Henry Oliver Evans, of Pittsburgh, Pa., and Moseley Arthur Keller, of New York City, for appellees.

Before WOOLLEY and DAVIS, Circuit Judges, and RELLSTAB, District Judge.

Certiorari Denied by Supreme Court March 2, 1925.

WOOLLEY, Circuit Judge.

This is an appeal from a decree of the District Court holding claims 1, 2, 3 and 5 of the Rousso patent No. 1,157,046 void for want of invention. At the trial infringement of the patent, if valid, was admitted, and the validity of the patent turned on the question of priority of invention — a pure question of fact.

The subject matter of the patent is a towel cabinet of the kind now generally found in lavatories of office buildings, hotels and restaurants. The need for such a device was brought about by the misuse of towels in public places and by loss from petty stealing which grew to astonishing proportions. To overcome these difficulties in supplying towels for public use Rousso was granted the patent in suit. Claim 1, broadly stating the principle which runs through all the claims, reads as follows:

"In a device of the class described, a towel support; and a retaining member extending upwardly from said support and then downwardly sufficiently to constitute a suitable guide for a towel while in use, substantially as described."
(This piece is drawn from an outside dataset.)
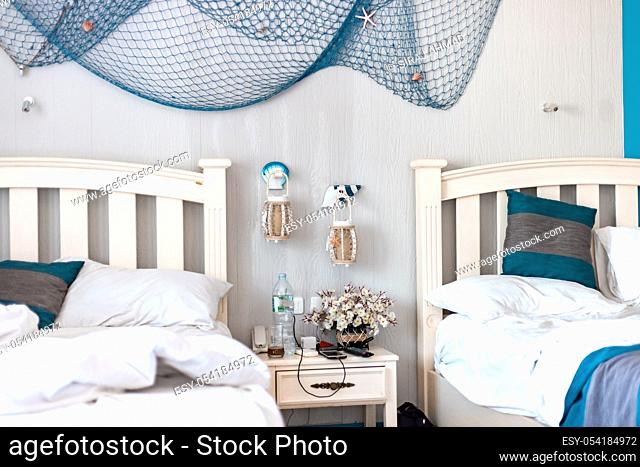 Used linens. Bedsheet and pillows. Messed up bedsheet and linens. Fishing net hanging by the wall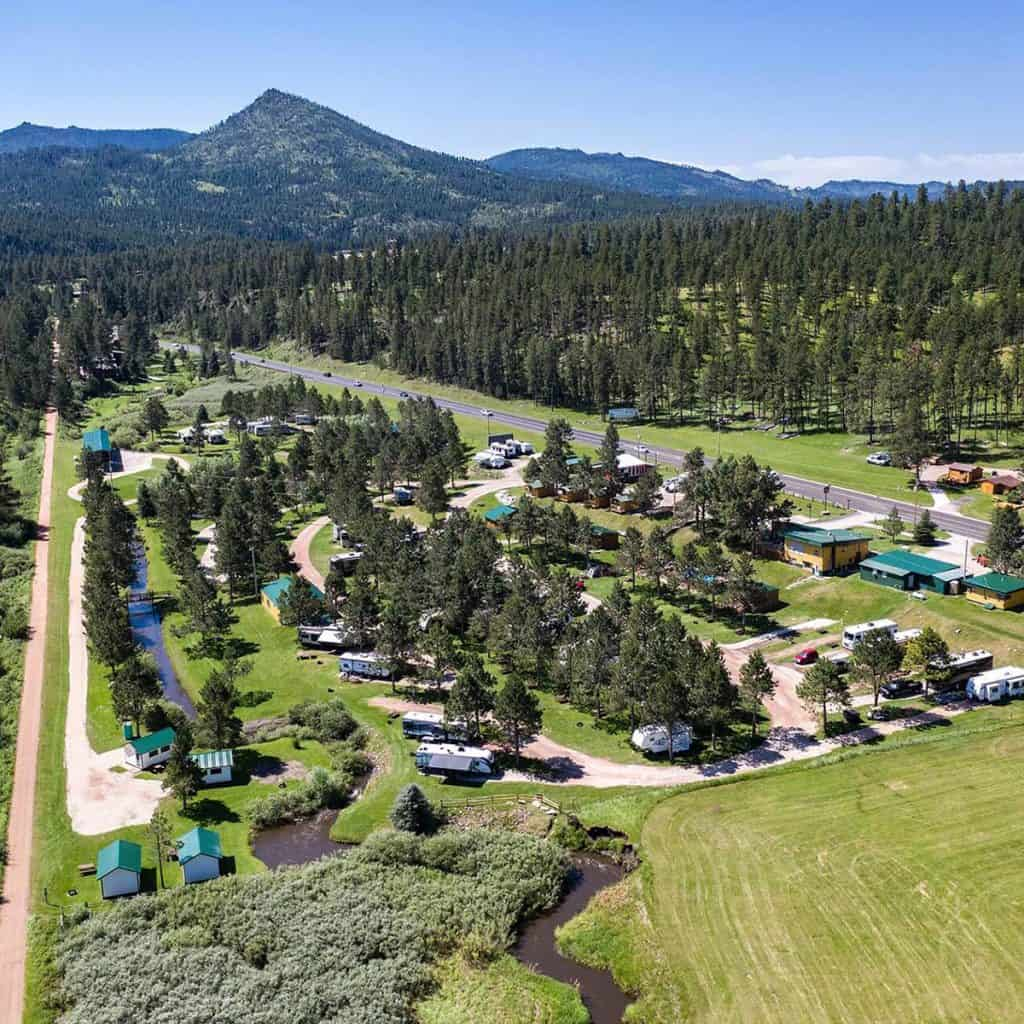 Aerial view of Crooked Creek RV Resort Black hills SD, featuring a view of the hills in the background and a creek running through the RV park. Very wooded and scenic park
The Rousso construction, as disclosed by the specification, comprises an upper towel support in the form of a box-like cabinet adapted to hold a pile of clean towels. Each towel is provided with a grommet or brass eyelet adjacent to its outer edge. By means of the grommets the towels are threaded upon a combined guide and retaining member in the form of a goose-neck rod detachably secured to the upper side of the bottom of the cabinet and extending upwardly through the pile of clean towels, thence outwardly and downwardly into a receptacle below. The arrangement is such that the clean towel, uppermost on the pile, may be pulled upwardly, outwardly and downwardly along the guide rod into a convenient position for use and thereafter be permitted to fall of its own weight into a soiled towel receptacle below — locked all the while against unauthorized removal.

The device was popularly received and has gone into wide public use.
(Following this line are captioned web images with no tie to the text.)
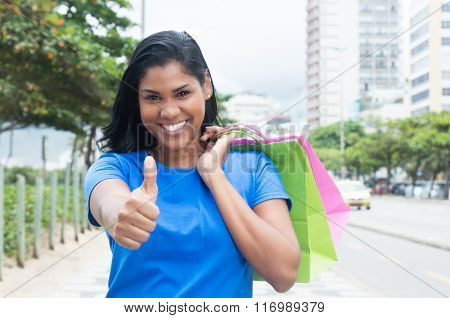 Native Latin Woman With Blue Shirt After Shopping In City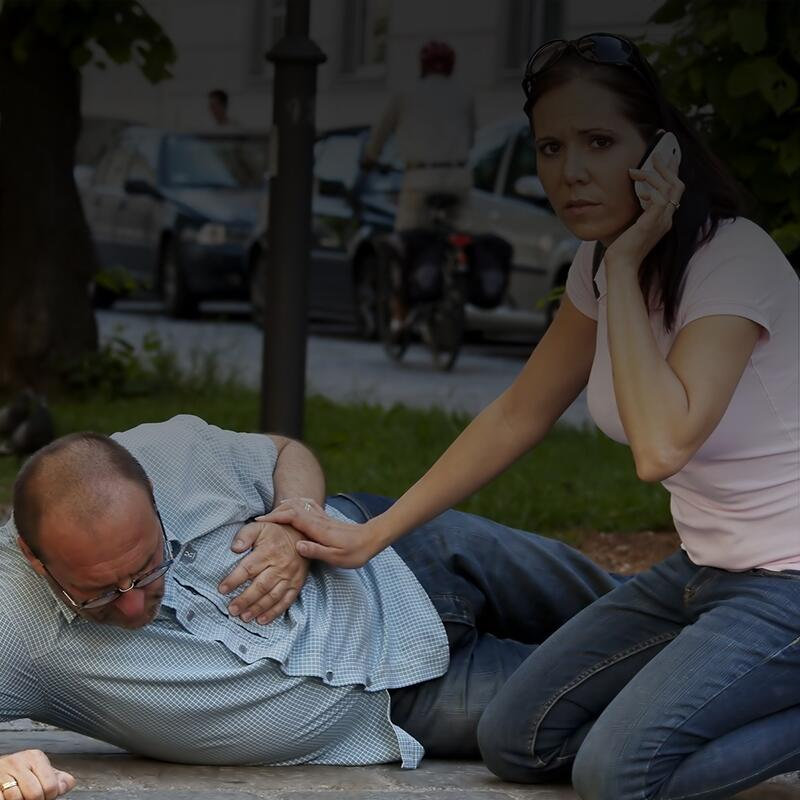Photo of a man lying on the ground having a heart attack, while a woman on her cell phone tries to help him.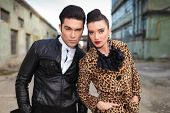 Close up picture of a young fashion couple posing near old factories, both holding hands in pockets.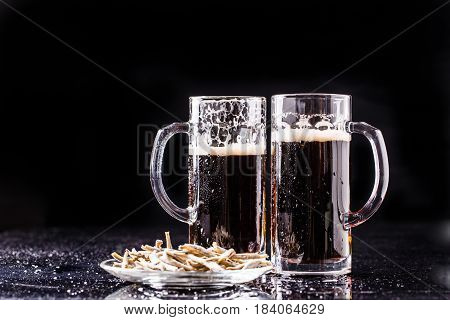 Two mugs of beer, anchovies on empty black background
This looks like invention. The question is — whose invention was it? There was a number of men who conceived this idea within a singularly brief period. Aside from Rousso, one of them was Solomon. His construction, having like all others the goose-neck retaining rod as the central element, differed from Rousso chiefly in enclosing the cabinet more completely and in exposing the towel only when in use. The first patent granted was to Solomon on an application filed later than Rousso's application. When the patent to Rousso was issued, Solomon, on being charged by Rousso with infringement, immediately applied for a re-issue to include the identical claims of the Rousso patent here in suit. As Solomon filed his application for re-issue within two years of the date of the patent we are not concerned with the rule of Chapman v. Wintroath, 252 U. S. 126, 40 Sup. Ct. 234, 64 L. Ed. 491.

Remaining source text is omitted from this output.